[Records drawn from a data source]

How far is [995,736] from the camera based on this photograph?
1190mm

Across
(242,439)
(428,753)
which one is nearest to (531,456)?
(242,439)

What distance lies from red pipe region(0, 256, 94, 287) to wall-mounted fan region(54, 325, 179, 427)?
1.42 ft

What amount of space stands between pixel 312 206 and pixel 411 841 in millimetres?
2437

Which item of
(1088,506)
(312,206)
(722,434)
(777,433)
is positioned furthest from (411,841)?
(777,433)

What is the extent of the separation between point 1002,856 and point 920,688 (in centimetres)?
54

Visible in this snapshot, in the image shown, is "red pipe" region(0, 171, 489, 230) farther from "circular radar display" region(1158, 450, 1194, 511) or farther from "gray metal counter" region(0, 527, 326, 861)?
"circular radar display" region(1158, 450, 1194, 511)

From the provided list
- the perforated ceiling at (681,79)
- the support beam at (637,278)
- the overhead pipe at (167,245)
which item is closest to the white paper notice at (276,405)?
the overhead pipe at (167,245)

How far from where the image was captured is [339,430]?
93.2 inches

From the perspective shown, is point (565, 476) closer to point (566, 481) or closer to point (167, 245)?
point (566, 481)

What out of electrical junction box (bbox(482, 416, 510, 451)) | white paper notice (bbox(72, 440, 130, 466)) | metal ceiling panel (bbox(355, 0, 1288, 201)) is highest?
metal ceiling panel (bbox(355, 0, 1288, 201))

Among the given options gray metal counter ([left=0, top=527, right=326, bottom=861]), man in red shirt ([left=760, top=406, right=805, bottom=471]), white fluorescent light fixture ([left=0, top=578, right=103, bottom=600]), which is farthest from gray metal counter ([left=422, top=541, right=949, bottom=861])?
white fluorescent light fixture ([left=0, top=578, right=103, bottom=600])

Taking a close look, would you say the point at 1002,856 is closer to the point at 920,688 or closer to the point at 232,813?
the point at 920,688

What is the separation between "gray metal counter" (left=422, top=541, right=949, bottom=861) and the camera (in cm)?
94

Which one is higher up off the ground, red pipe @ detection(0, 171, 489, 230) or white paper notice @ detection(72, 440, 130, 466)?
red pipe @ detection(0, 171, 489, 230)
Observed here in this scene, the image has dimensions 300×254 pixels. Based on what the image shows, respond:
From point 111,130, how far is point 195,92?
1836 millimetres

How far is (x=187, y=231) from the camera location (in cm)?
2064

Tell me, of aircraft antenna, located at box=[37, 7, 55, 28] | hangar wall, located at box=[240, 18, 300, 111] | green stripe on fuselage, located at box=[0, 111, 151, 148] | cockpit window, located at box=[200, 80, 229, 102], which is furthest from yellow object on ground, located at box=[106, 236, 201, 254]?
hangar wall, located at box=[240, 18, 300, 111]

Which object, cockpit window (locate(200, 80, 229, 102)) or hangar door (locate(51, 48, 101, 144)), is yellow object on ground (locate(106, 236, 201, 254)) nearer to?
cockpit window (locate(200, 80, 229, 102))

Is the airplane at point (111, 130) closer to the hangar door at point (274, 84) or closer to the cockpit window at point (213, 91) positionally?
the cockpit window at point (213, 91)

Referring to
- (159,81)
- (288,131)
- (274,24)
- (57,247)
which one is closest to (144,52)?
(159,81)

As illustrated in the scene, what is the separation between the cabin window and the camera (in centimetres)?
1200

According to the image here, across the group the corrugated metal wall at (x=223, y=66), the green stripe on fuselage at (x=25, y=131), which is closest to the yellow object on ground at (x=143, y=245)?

**STATED EXERCISE:** Reproduce verbatim every line from the line containing "As illustrated in" through the end of the records, with both ends included.

**RESULT:**
As illustrated in the scene, what is the separation between the cabin window and the camera (in centimetres)?
1200

According to the image here, across the group the corrugated metal wall at (x=223, y=66), the green stripe on fuselage at (x=25, y=131), which is closest to the yellow object on ground at (x=143, y=245)?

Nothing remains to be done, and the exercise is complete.